* Text passage
The stock market tumbled Friday to join a global sell-off after the European Central Bank laid the groundwork to join others in a program of interest rate hikes, while attention turns to the release of key US inflation data.
The Philippine Stock Exchange Index slumped 228.55 points, or 3.4 percent, to 6,530.04 on a value turnover of P6 billion. Losers overwhelmed gainers, 131 to 45, with 40 issues unchanged.
Major property developer Ayala Land Inc. of the Ayala Group sank 5.4 percent to 30, while SM Investments Corp. of the Sy Group fell 4.9 percent to P820.
PLDT Inc. of the Salim Group of Indonesia, the biggest telecommunications firm, dropped 4.4 percent to P1,836, while Semirara Mining and Power Corp. of the Consunji Group, the largest coal producer, declined 4.5 percent to P34.10.
The rest of Asian markets extended a global sell-off Friday. After a largely positive start to the week, Asian investors tracked their US and European colleagues in selling up as they contemplate higher borrowing costs and surging prices, which many fear could lead to a recession.
Adding to the unease was news that officials in China had once again locked down millions of people for COVID testing due to another flare-up in cases, dealing a blow to hopes for an economic reopening.
Still, the move helped push down oil prices—a key driver of global inflation—owing to concerns about the impact on demand.
Tokyo, Hong Kong, Sydney, Seoul, Singapore, Taipei, Mumbai, Bangkok, Wellington and Jakarta were all down.
With prices rising at a decades-high pace, central banks have been forced to withdraw the vast financial support measures put in place to combat the impact of the pandemic that helped fuel a rally across markets to record or multi-year highs.
The ECB became the latest to join the tightening campaign, announcing Thursday the end of its bond-buying program and signaling it will hike rates several times this year.
It also sharply upgraded its inflation forecasts for this year and next while lowering the economic growth outlook.

* Things to do
1: Decide whether each statement agrees with the market report: (a) The Philippine Stock Exchange Index fell 3.4 percent on Friday. (b) Gainers outnumbered losers on the exchange. (c) The ECB announced that it will continue its bond-buying program. Answer yes or no for each and quote the words from the market report that settle it.
2: Copy out the part of the market report starting at "Major property developer" and ending at "to a recession.".

* Exercise data
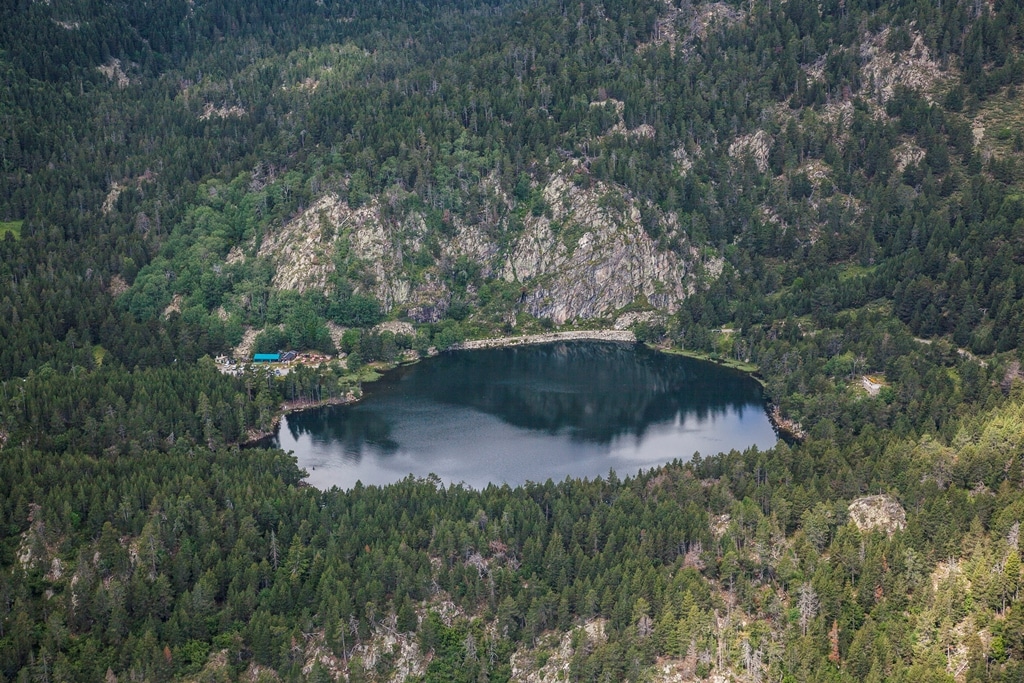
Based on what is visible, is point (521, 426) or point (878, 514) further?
point (521, 426)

* Expected outputs
1:
(a) Yes: "The Philippine Stock Exchange Index slumped 228.55 points, or 3.4 percent, to 6,530.04"
(b) No: "Losers overwhelmed gainers, 131 to 45"
(c) No: "announcing Thursday the end of its bond-buying program"

2:
Major property developer Ayala Land Inc. of the Ayala Group sank 5.4 percent to 30, while SM Investments Corp. of the Sy Group fell 4.9 percent to P820.
PLDT Inc. of the Salim Group of Indonesia, the biggest telecommunications firm, dropped 4.4 percent to P1,836, while Semirara Mining and Power Corp. of the Consunji Group, the largest coal producer, declined 4.5 percent to P34.10.
The rest of Asian markets extended a global sell-off Friday. After a largely positive start to the week, Asian investors tracked their US and European colleagues in selling up as they contemplate higher borrowing costs and surging prices, which many fear could lead to a recession.